Worin bestand der Kern des juristischen Streits?
Das klagende Ehepaar war der Ansicht, dass dieser Mehrheitsbeschluss nicht gültig sein konnte. Ihre Argumentation war einfach und direkt: Der Absenkungsbeschluss aus der Versammlung hatte die Erlaubnis für eine Mehrheitsentscheidung an eine klare Bedingung geknüpft – die Abstimmung über exakt „3 Container á 770 Liter“. Da der tatsächliche Beschluss nun aber von einer 240-Liter-Wertstofftonne sprach, sei er inhaltlich nicht mehr von der ursprünglichen Erlaubnis gedeckt. Folglich, so die Kläger, hätte die allgemeine Regel gegolten: Ein Umlaufbeschluss braucht die Zustimmung aller. Da sie mit Nein gestimmt hatten, fehle diese Einstimmigkeit und der Beschluss sei ungültig.
Die beklagte Eigentümergemeinschaft sah das anders. Sie hielt den Beschluss für rechtmäßig, da er ihrer Meinung nach durch den Absenkungsbeschluss legitimiert war. Die Abweichung sei eine notwendige Anpassung an die Realität gewesen und habe am Kern der Sache – der Neuorganisation der Müllentsorgung – nichts geändert.
War die Klage überhaupt zulässig?

AUFGABEN:
• a. Wandeln Sie den Abschnitt der Datensätze, der mit der Zeile beginnt, die „By looking at“ enthält, und bis zum Ende der Datensätze reicht, in eine JSON-Liste von Zeichenketten um, eine je Zeile und ohne Leerzeilen. Lassen Sie dabei die Bilder weg.
• b. Führen Sie den Textauszug über den Streit um den Umlaufbeschluss der Eigentümergemeinschaft an der Stelle fort, an der er endet.
Der Textauszug und die Datensätze sind voneinander unabhängiges Material.

ARBEITSDATEN:
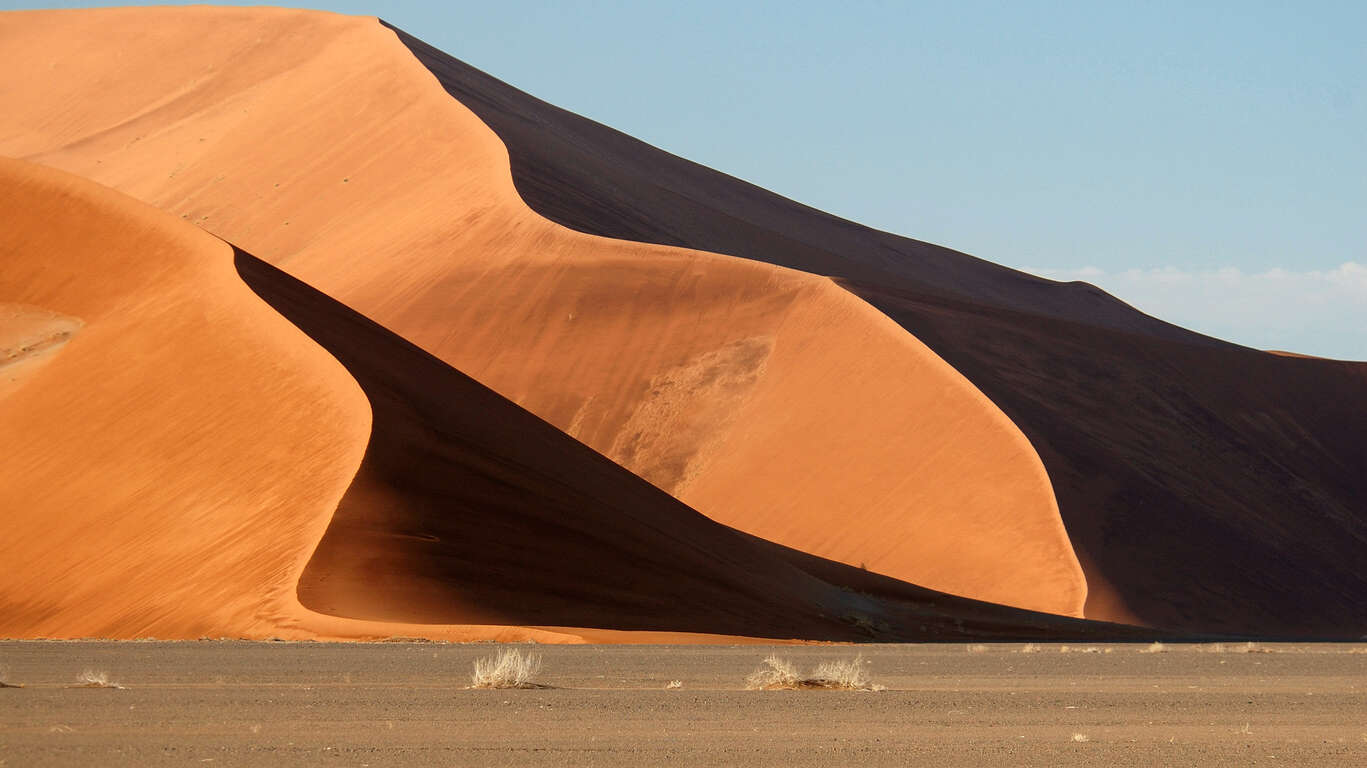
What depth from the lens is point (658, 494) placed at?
30.8 metres

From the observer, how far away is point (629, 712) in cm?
1274

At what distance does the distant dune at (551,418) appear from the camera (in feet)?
76.9

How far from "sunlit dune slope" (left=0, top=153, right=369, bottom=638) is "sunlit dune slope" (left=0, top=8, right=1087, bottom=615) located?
1330 centimetres

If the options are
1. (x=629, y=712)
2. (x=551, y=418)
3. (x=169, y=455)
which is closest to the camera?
(x=629, y=712)

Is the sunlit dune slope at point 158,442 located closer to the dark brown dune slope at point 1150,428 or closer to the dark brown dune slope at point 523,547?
the dark brown dune slope at point 523,547

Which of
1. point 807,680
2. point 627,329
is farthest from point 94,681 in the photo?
point 627,329

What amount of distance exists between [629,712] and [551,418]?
3009cm

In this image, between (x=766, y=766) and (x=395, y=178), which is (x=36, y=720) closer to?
(x=766, y=766)

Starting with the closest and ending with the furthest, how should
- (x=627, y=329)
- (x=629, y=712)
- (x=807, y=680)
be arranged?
(x=629, y=712)
(x=807, y=680)
(x=627, y=329)

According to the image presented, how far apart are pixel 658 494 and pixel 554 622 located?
337 inches

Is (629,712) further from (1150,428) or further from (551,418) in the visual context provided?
(1150,428)

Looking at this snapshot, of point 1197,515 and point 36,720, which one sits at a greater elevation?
point 36,720

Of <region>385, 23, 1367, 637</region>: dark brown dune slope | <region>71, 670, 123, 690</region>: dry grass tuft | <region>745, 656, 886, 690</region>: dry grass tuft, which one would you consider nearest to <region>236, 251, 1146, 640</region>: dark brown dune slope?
<region>71, 670, 123, 690</region>: dry grass tuft

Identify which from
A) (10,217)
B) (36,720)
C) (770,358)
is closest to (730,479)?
(770,358)
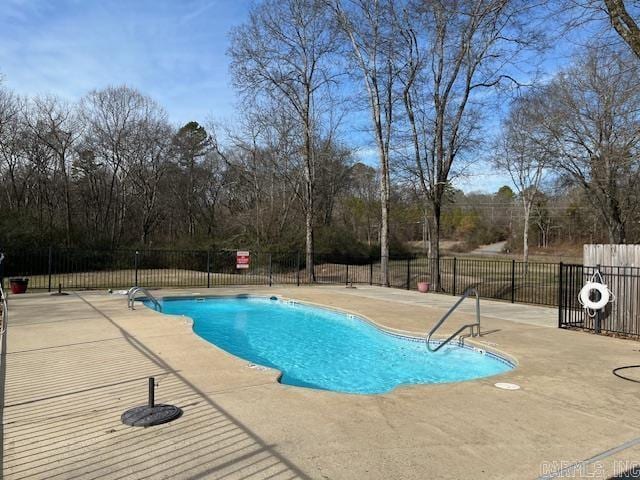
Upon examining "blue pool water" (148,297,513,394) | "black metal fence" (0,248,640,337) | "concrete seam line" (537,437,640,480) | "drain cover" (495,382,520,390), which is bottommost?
"blue pool water" (148,297,513,394)

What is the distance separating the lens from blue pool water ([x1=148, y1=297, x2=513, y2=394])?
7887 millimetres

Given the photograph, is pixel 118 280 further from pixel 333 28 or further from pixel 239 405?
pixel 239 405

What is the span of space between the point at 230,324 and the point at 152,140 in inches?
1164

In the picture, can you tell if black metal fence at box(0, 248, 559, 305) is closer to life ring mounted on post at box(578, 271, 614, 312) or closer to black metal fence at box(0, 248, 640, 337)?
black metal fence at box(0, 248, 640, 337)

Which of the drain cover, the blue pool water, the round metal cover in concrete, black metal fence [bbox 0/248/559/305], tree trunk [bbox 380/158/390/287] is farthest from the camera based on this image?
black metal fence [bbox 0/248/559/305]

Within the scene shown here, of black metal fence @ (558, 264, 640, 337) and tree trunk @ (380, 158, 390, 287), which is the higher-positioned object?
tree trunk @ (380, 158, 390, 287)

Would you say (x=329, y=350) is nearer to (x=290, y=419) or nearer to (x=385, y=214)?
(x=290, y=419)

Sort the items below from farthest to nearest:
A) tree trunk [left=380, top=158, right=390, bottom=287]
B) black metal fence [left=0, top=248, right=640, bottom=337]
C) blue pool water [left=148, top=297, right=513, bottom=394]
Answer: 1. tree trunk [left=380, top=158, right=390, bottom=287]
2. black metal fence [left=0, top=248, right=640, bottom=337]
3. blue pool water [left=148, top=297, right=513, bottom=394]

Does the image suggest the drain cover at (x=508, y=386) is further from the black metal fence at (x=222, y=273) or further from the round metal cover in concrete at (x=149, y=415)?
the black metal fence at (x=222, y=273)

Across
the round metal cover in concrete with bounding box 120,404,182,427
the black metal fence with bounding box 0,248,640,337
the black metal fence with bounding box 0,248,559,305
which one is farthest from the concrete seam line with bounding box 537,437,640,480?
the black metal fence with bounding box 0,248,559,305

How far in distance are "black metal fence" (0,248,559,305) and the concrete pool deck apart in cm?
1213

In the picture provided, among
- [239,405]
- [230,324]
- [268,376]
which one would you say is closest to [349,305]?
[230,324]

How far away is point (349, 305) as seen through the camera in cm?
1369

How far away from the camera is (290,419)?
4.47 meters
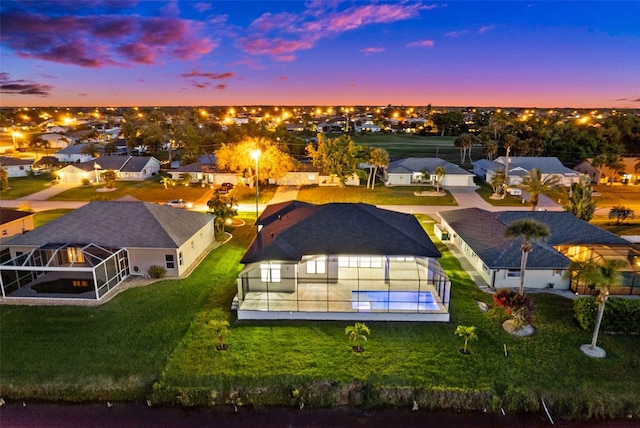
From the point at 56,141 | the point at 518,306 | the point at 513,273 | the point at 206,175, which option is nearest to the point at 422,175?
the point at 206,175

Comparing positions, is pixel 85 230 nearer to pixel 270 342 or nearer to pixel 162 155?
pixel 270 342

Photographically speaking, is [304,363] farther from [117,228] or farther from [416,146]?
[416,146]

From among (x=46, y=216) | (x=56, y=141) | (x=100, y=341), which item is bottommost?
(x=100, y=341)

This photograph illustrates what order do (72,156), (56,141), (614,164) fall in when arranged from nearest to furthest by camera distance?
(614,164) → (72,156) → (56,141)

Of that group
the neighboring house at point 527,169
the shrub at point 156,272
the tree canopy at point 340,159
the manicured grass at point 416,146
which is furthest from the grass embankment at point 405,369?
the manicured grass at point 416,146

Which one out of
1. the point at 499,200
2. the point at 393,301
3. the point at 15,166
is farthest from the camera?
the point at 15,166

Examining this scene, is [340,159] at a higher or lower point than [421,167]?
higher

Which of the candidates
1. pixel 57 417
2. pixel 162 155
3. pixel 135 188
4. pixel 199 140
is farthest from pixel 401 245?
pixel 162 155
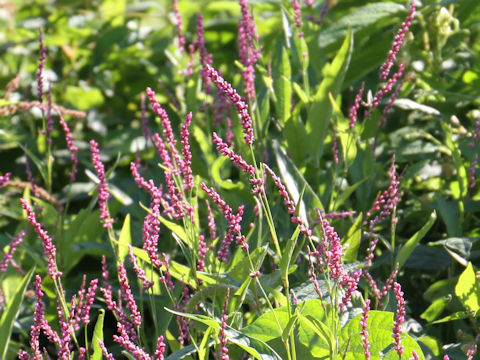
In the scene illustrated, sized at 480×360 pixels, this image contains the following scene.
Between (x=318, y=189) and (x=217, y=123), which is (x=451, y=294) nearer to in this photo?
(x=318, y=189)

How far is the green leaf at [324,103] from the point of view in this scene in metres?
2.04

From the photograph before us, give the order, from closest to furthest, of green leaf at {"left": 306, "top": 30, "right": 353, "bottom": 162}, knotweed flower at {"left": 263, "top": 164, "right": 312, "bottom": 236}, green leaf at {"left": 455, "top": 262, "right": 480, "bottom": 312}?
knotweed flower at {"left": 263, "top": 164, "right": 312, "bottom": 236} → green leaf at {"left": 455, "top": 262, "right": 480, "bottom": 312} → green leaf at {"left": 306, "top": 30, "right": 353, "bottom": 162}

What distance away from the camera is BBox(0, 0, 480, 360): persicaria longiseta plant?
1.43 metres

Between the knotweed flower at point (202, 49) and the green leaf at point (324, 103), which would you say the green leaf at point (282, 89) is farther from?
the knotweed flower at point (202, 49)

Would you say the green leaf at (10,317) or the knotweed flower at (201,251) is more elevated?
the knotweed flower at (201,251)

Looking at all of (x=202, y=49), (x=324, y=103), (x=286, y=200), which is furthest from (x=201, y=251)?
(x=202, y=49)

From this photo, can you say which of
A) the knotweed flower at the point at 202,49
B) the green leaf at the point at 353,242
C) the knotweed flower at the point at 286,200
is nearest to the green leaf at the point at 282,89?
the knotweed flower at the point at 202,49

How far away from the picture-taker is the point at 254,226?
6.00 feet

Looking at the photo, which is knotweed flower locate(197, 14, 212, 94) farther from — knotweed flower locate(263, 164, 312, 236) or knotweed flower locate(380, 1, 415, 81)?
knotweed flower locate(263, 164, 312, 236)

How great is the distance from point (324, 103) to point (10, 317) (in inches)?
39.8

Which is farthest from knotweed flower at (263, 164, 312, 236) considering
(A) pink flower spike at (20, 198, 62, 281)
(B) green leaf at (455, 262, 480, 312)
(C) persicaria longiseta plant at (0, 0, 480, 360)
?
(B) green leaf at (455, 262, 480, 312)

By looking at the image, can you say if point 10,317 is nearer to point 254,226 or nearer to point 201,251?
point 201,251

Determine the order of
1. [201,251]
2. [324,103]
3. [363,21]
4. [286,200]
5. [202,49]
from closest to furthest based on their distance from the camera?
[286,200], [201,251], [324,103], [202,49], [363,21]

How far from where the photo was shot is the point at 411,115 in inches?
96.9
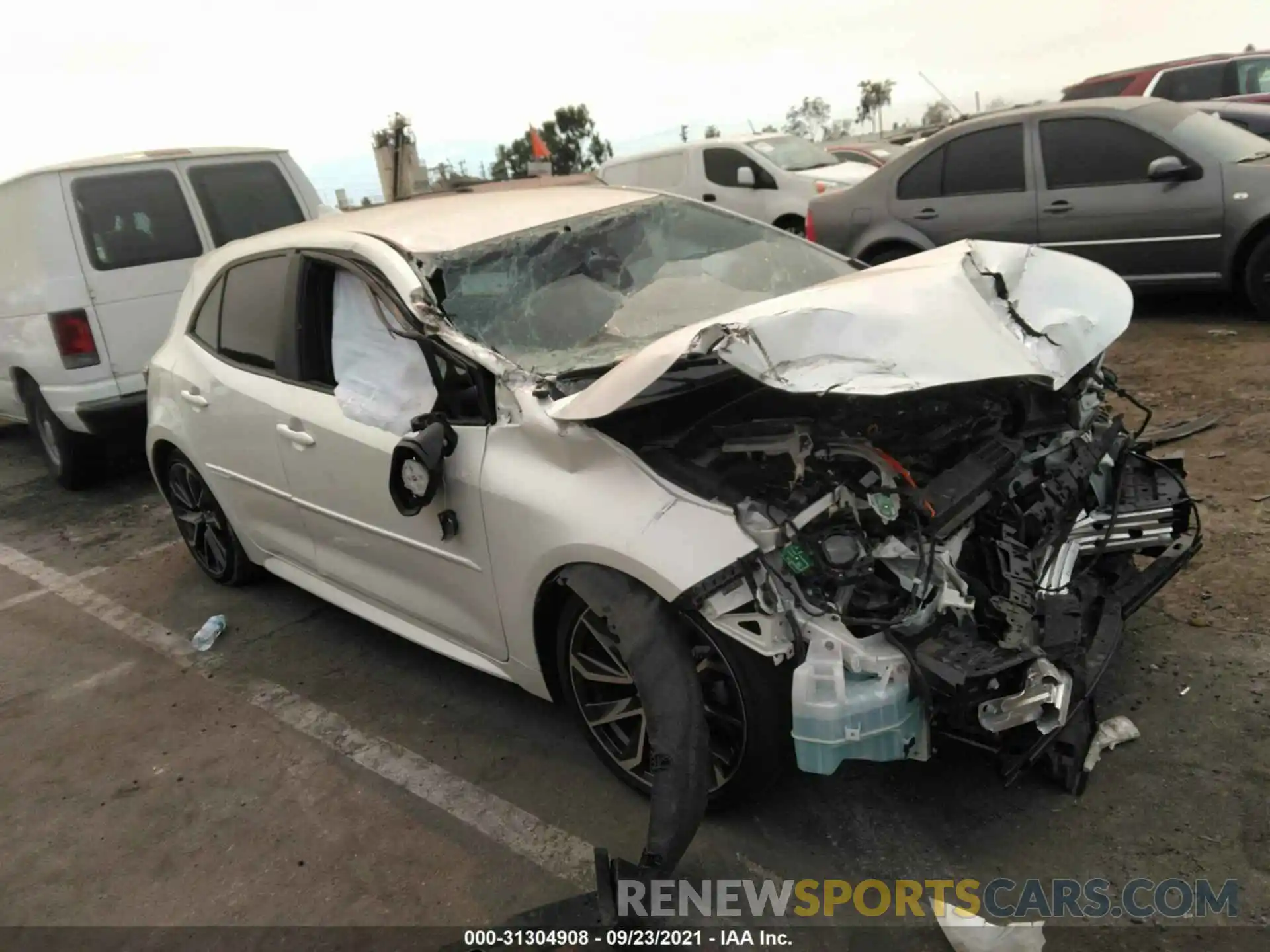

GELÖSTE AUFGABEN:
• a.
[
  "By looking at the image, can you say if point 10,317 is nearer to point 254,226 or nearer to point 201,251?",
  "point 201,251",
  "Determine the order of",
  "1. [201,251]",
  "2. [324,103]",
  "3. [363,21]",
  "4. [286,200]",
  "5. [202,49]",
  "from closest to furthest based on their distance from the camera?",
  "[286,200], [201,251], [324,103], [202,49], [363,21]",
  "How far from where the photo was shot is the point at 411,115 in inches?",
  "96.9"
]

• b.
Bevor das Gericht sich dem inhaltlichen Streit widmen konnte, musste es eine prozessuale Hürde klären. Das Ehepaar hatte seine Klage zunächst falsch formuliert und erst später präzisiert, dass es den finalen Umlaufbeschluss vom 10. Dezember anfechten wollte. Das Gesetz erlaubt eine solche Klageänderung, wenn das Gericht sie für „sachdienlich“ hält. Das bedeutet, die Änderung muss dazu dienen, den Streit zwischen den Parteien endgültig und effizient zu klären. Das Gericht sah diese Bedingung als erfüllt an. Die Änderung brachte den wahren Kern des Konflikts auf den Tisch und verhinderte, dass ein neuer, separater Prozess geführt werden musste. Die Klage war also zulässig.
Wann ist ein Beschluss per E-Mail ausnahmsweise mit Mehrheit gültig?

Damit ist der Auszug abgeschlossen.